------ PAGE EXCERPT

CORAM:        NOËL J.A.

EVANS J.A.

SHARLOW J.A.

BETWEEN:

                                                          GORDON E. SMITH

                                                                                                                                          Applicant

                                                                          and

                                                 HER MAJESTY THE QUEEN

                                                                                                                                      Respondent

Heard at Vancouver, B.C. on February 6, 2001

ORDER delivered at Ottawa, Ont., March 26, 2001

REASONS FOR ORDER BY:                                                                            SHARLOW J.A.

CONCURRED IN BY:                                                                                                  NOËL J.A.

                                                                                                                                      EVANS J.A.


Date: 20010326

Docket: A-154-00

Neutral citation: 2001 FCA 86

CORAM:        NOËL J.A.

EVANS J.A.

SHARLOW J.A.

BETWEEN:

                                                          GORDON E. SMITH

                                                                                                                                          Applicant

                                                                          and

                                                 HER MAJESTY THE QUEEN

                                                                                                                                      Respondent

         REASONS FOR ORDER ON MOTION BY RESPONDENT TO EXLUDE

                          A DOCUMENT FROM THE APPLICANT'S RECORD

SHARLOW J.A.


Gordon E. Smith was assessed under subsection 227.1(1) of the Income Tax Act, R.S.C. 1985, c. 1 (5th Supp.) and subsection 323(1) of the Excise Tax Act, R.S.C. 1985, c. E-15. He appealed the assessments to the Tax Court of Canada under the informal procedure. His appeal was dismissed on February 9, 2000 (reported as Smith v. Her Majesty the Queen, 2000 D.T.C. 1888, [2000] 2 C.T.C. 2494, 2000 G.T.C. 758, [2000] G.S.T.C. 12, 16 C.B.R. (4th) 289). Mr. Smith applied for judicial review of the Tax Court decision.

At the hearing of the judicial review application, a motion was made by counsel for the Crown to have a document removed from the record. It is undisputed that Mr. Smith's application record contains a document that was not in evidence before the Tax Court (Application Record, page 65-9, second copy at page 181-185). The document is a working paper apparently prepared by a Crown official in the course of an audit. The document was disclosed to Mr. Smith shortly before the Tax Court trial but, according to Mr. Smith, it was not accepted by the Tax Court Judge when he attempted to adduce it as evidence.

The transcript of the proceedings in the Tax Court has not been included in the applicant's record or the respondent's record. The reasons for decision do not refer to this document or indicate why it was not accepted as evidence. However, other audit material has been properly included in the record, and the Tax Court Judge heard oral evidence about various audits that were conducted.

------------
------ DATA RECORDS

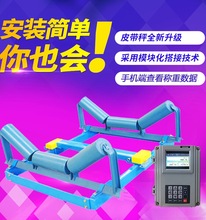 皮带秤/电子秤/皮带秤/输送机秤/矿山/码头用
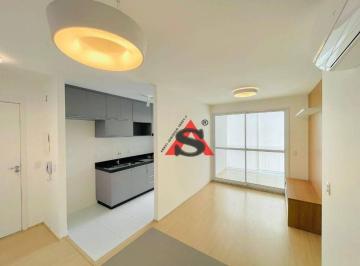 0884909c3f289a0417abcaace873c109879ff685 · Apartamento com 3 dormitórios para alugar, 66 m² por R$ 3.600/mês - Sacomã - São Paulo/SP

------------
------ DATA RECORDS

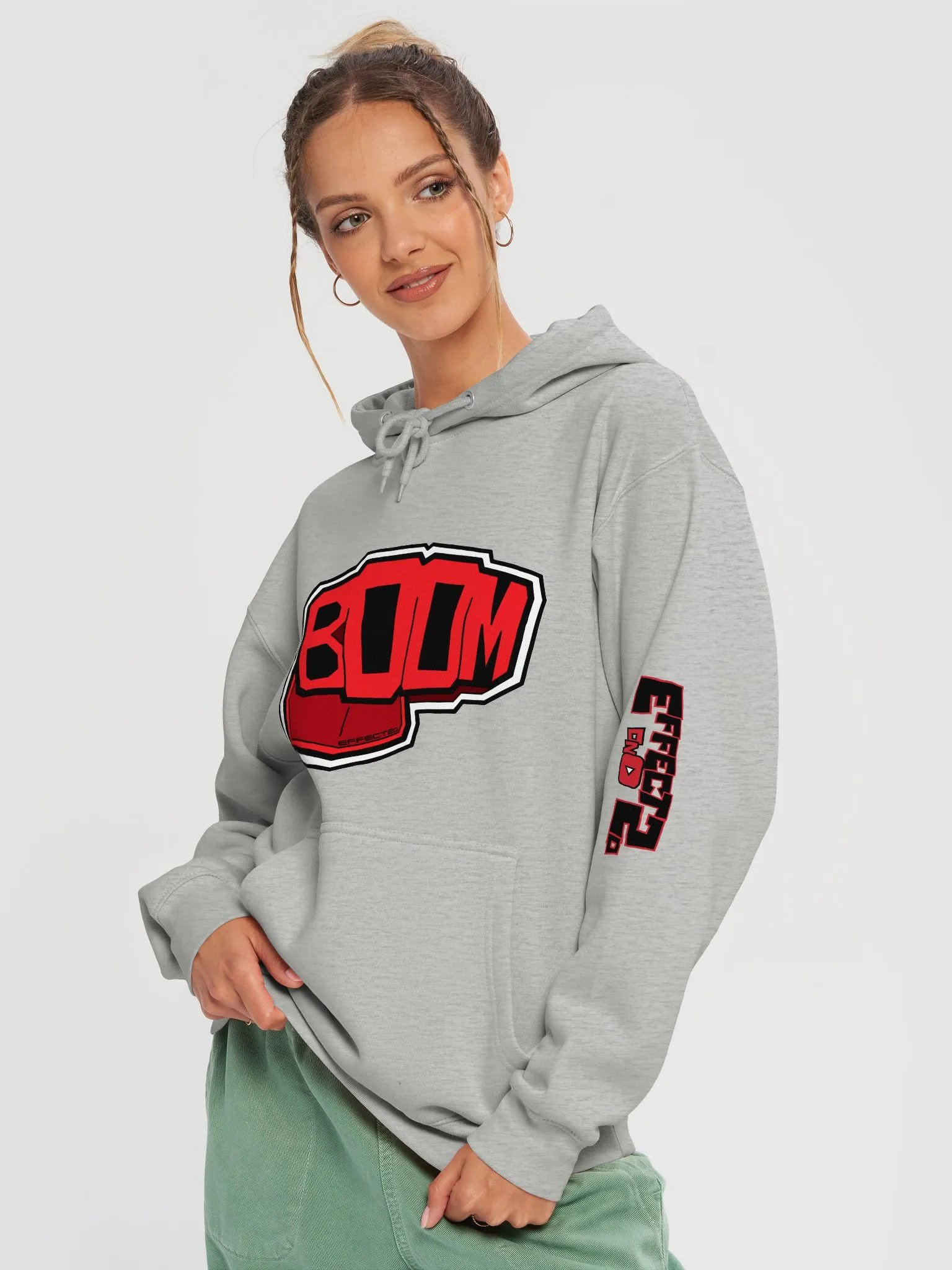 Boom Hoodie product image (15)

------------

_APPLY WHAT YOU READ:_
1: According to the court reasons, on what date did the Tax Court of Canada dismiss Gordon E. Smith's appeal?
2: Turn the paragraph of the court reasons that opens "At the hearing of the judicial review application" into a short bulleted list of its main facts.
3: Write the next part of the court reasons on the Crown's motion in the Smith case, picking up after their final paragraph.

_ANSWER LIST:_
1: February 9, 2000.

2:
- At the judicial review hearing, counsel for the Crown moved to have a document removed from the record.
- It is undisputed that Mr. Smith's application record contains a document that was not in evidence before the Tax Court.
- The document is a working paper apparently prepared by a Crown official during an audit.
- It was disclosed to Mr. Smith shortly before the Tax Court trial.
- According to Mr. Smith, the Tax Court Judge did not accept it when he tried to adduce it as evidence.

3:
Despite the fact that the admissibility of the audit paper was apparently the subject of a specific ruling by the Tax Court Judge, it appears that its presence in the application record, in two different places, escaped the notice of counsel for the Crown. To her credit, she admitted frankly that she had not checked the applicant's record before preparing her own material or before the hearing. However, having failed to notice the document, she was unable to comment on its accuracy or reliability, or to suggest any basis on which the Crown might be prejudiced if the document remains in the record.    It was only at the hearing that she moved that it be removed from the applicant's record. The motion was made orally, without prior notice to Mr. Smith.


Generally speaking, an applicant for judicial review, in this case Mr. Smith, is expected to provide the Court with a record that contains such of the material before the decision maker that is necessary to support the arguments in favour of the application. The respondent, in this case the Crown, is expected to review the applicant's record with two objectives in mind. One is to determine whether the respondent's arguments will require reference to material that was before the decision maker but is not in the applicant's record. That additional material may then be included in the respondent's record. The other is to identify anything in the applicant's record that ought not to be there, so that timely objection can be made. This is particularly important where, as in this case, the respondent is the Crown and the applicant is not a lawyer and is not represented by a lawyer. It is very common for lay litigants to misunderstand the rules relating to records and make mistakes in their preparation.

In this case the Crown's last minute motion was unfair to Mr. Smith, who came to the hearing believing that he would be permitted to rely on the document. It also resulted in a waste of time at the hearing.

However, the failure of Crown counsel to act with diligence in reviewing the applicant's record does not alter the general rule that judicial review of a decision must be based on the material that was before the decision maker. Nor can I ignore the fact that Mr. Smith attempted unsuccessfully to adduce this document at trial. The record discloses no basis on which I can conclude that the Tax Court Judge erred in refusing to admit it.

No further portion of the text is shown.